-------- Sección de datos

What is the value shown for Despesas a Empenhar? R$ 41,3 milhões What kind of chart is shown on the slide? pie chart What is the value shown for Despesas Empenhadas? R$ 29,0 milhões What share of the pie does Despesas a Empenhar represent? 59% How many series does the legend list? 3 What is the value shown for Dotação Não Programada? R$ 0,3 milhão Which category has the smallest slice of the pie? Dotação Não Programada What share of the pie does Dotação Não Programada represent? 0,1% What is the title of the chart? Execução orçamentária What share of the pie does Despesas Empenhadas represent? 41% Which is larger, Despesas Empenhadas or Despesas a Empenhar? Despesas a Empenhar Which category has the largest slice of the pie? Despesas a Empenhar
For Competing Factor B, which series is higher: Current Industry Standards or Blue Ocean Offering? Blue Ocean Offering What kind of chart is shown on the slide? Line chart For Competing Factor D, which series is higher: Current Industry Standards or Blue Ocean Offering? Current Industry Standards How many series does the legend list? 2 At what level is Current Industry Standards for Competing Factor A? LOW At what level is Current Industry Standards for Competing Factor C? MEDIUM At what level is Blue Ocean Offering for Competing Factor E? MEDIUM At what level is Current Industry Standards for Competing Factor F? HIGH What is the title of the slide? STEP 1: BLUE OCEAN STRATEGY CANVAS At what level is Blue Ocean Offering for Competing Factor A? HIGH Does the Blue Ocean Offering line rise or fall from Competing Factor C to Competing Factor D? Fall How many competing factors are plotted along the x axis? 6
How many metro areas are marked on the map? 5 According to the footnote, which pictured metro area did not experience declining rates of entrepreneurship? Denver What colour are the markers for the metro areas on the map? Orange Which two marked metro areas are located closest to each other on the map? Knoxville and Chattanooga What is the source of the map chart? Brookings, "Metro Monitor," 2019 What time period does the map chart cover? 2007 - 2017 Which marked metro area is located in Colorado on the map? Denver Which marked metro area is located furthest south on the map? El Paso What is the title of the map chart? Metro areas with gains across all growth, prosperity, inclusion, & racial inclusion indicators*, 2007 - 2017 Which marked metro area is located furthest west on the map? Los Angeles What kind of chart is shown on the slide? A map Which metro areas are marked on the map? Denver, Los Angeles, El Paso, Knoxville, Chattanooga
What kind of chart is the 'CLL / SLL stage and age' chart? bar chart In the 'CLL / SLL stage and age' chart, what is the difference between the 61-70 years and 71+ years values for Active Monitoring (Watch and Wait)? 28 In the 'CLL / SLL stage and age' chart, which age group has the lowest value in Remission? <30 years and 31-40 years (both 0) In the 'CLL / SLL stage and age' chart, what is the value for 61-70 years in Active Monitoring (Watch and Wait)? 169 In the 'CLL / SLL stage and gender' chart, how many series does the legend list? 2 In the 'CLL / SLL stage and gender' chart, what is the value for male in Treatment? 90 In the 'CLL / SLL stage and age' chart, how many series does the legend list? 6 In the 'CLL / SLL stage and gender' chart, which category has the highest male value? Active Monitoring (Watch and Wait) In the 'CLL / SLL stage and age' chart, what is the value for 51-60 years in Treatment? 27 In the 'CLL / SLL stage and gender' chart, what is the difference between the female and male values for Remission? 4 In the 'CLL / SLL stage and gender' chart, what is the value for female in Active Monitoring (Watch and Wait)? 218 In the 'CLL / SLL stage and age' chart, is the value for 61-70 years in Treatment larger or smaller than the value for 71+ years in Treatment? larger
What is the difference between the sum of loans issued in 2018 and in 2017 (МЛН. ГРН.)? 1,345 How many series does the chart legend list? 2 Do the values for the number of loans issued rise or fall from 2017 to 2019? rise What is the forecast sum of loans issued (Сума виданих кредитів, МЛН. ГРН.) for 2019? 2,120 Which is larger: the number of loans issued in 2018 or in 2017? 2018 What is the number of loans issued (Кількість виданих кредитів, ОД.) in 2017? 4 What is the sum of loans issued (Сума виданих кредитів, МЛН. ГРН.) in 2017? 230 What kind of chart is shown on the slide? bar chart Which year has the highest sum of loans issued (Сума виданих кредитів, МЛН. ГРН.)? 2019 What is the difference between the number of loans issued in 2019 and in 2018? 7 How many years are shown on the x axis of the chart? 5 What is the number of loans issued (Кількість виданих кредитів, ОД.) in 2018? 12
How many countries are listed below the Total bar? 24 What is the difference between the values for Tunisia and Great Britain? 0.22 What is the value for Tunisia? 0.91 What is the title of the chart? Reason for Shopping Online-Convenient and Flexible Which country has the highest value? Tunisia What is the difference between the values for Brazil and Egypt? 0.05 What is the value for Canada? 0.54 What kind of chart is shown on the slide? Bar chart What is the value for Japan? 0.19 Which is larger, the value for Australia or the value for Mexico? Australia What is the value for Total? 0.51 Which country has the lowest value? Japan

----------------

• Objetivo del ejercicio: Cambia "What kind of chart" por "What type of chart" en todos los registros y vuelve a escribirlos sin ninguna otra modificación.

• Respuesta:
What is the value shown for Despesas a Empenhar? R$ 41,3 milhões What type of chart is shown on the slide? pie chart What is the value shown for Despesas Empenhadas? R$ 29,0 milhões What share of the pie does Despesas a Empenhar represent? 59% How many series does the legend list? 3 What is the value shown for Dotação Não Programada? R$ 0,3 milhão Which category has the smallest slice of the pie? Dotação Não Programada What share of the pie does Dotação Não Programada represent? 0,1% What is the title of the chart? Execução orçamentária What share of the pie does Despesas Empenhadas represent? 41% Which is larger, Despesas Empenhadas or Despesas a Empenhar? Despesas a Empenhar Which category has the largest slice of the pie? Despesas a Empenhar
For Competing Factor B, which series is higher: Current Industry Standards or Blue Ocean Offering? Blue Ocean Offering What type of chart is shown on the slide? Line chart For Competing Factor D, which series is higher: Current Industry Standards or Blue Ocean Offering? Current Industry Standards How many series does the legend list? 2 At what level is Current Industry Standards for Competing Factor A? LOW At what level is Current Industry Standards for Competing Factor C? MEDIUM At what level is Blue Ocean Offering for Competing Factor E? MEDIUM At what level is Current Industry Standards for Competing Factor F? HIGH What is the title of the slide? STEP 1: BLUE OCEAN STRATEGY CANVAS At what level is Blue Ocean Offering for Competing Factor A? HIGH Does the Blue Ocean Offering line rise or fall from Competing Factor C to Competing Factor D? Fall How many competing factors are plotted along the x axis? 6
How many metro areas are marked on the map? 5 According to the footnote, which pictured metro area did not experience declining rates of entrepreneurship? Denver What colour are the markers for the metro areas on the map? Orange Which two marked metro areas are located closest to each other on the map? Knoxville and Chattanooga What is the source of the map chart? Brookings, "Metro Monitor," 2019 What time period does the map chart cover? 2007 - 2017 Which marked metro area is located in Colorado on the map? Denver Which marked metro area is located furthest south on the map? El Paso What is the title of the map chart? Metro areas with gains across all growth, prosperity, inclusion, & racial inclusion indicators*, 2007 - 2017 Which marked metro area is located furthest west on the map? Los Angeles What type of chart is shown on the slide? A map Which metro areas are marked on the map? Denver, Los Angeles, El Paso, Knoxville, Chattanooga
What type of chart is the 'CLL / SLL stage and age' chart? bar chart In the 'CLL / SLL stage and age' chart, what is the difference between the 61-70 years and 71+ years values for Active Monitoring (Watch and Wait)? 28 In the 'CLL / SLL stage and age' chart, which age group has the lowest value in Remission? <30 years and 31-40 years (both 0) In the 'CLL / SLL stage and age' chart, what is the value for 61-70 years in Active Monitoring (Watch and Wait)? 169 In the 'CLL / SLL stage and gender' chart, how many series does the legend list? 2 In the 'CLL / SLL stage and gender' chart, what is the value for male in Treatment? 90 In the 'CLL / SLL stage and age' chart, how many series does the legend list? 6 In the 'CLL / SLL stage and gender' chart, which category has the highest male value? Active Monitoring (Watch and Wait) In the 'CLL / SLL stage and age' chart, what is the value for 51-60 years in Treatment? 27 In the 'CLL / SLL stage and gender' chart, what is the difference between the female and male values for Remission? 4 In the 'CLL / SLL stage and gender' chart, what is the value for female in Active Monitoring (Watch and Wait)? 218 In the 'CLL / SLL stage and age' chart, is the value for 61-70 years in Treatment larger or smaller than the value for 71+ years in Treatment? larger
What is the difference between the sum of loans issued in 2018 and in 2017 (МЛН. ГРН.)? 1,345 How many series does the chart legend list? 2 Do the values for the number of loans issued rise or fall from 2017 to 2019? rise What is the forecast sum of loans issued (Сума виданих кредитів, МЛН. ГРН.) for 2019? 2,120 Which is larger: the number of loans issued in 2018 or in 2017? 2018 What is the number of loans issued (Кількість виданих кредитів, ОД.) in 2017? 4 What is the sum of loans issued (Сума виданих кредитів, МЛН. ГРН.) in 2017? 230 What type of chart is shown on the slide? bar chart Which year has the highest sum of loans issued (Сума виданих кредитів, МЛН. ГРН.)? 2019 What is the difference between the number of loans issued in 2019 and in 2018? 7 How many years are shown on the x axis of the chart? 5 What is the number of loans issued (Кількість виданих кредитів, ОД.) in 2018? 12
How many countries are listed below the Total bar? 24 What is the difference between the values for Tunisia and Great Britain? 0.22 What is the value for Tunisia? 0.91 What is the title of the chart? Reason for Shopping Online-Convenient and Flexible Which country has the highest value? Tunisia What is the difference between the values for Brazil and Egypt? 0.05 What is the value for Canada? 0.54 What type of chart is shown on the slide? Bar chart What is the value for Japan? 0.19 Which is larger, the value for Australia or the value for Mexico? Australia What is the value for Total? 0.51 Which country has the lowest value? Japan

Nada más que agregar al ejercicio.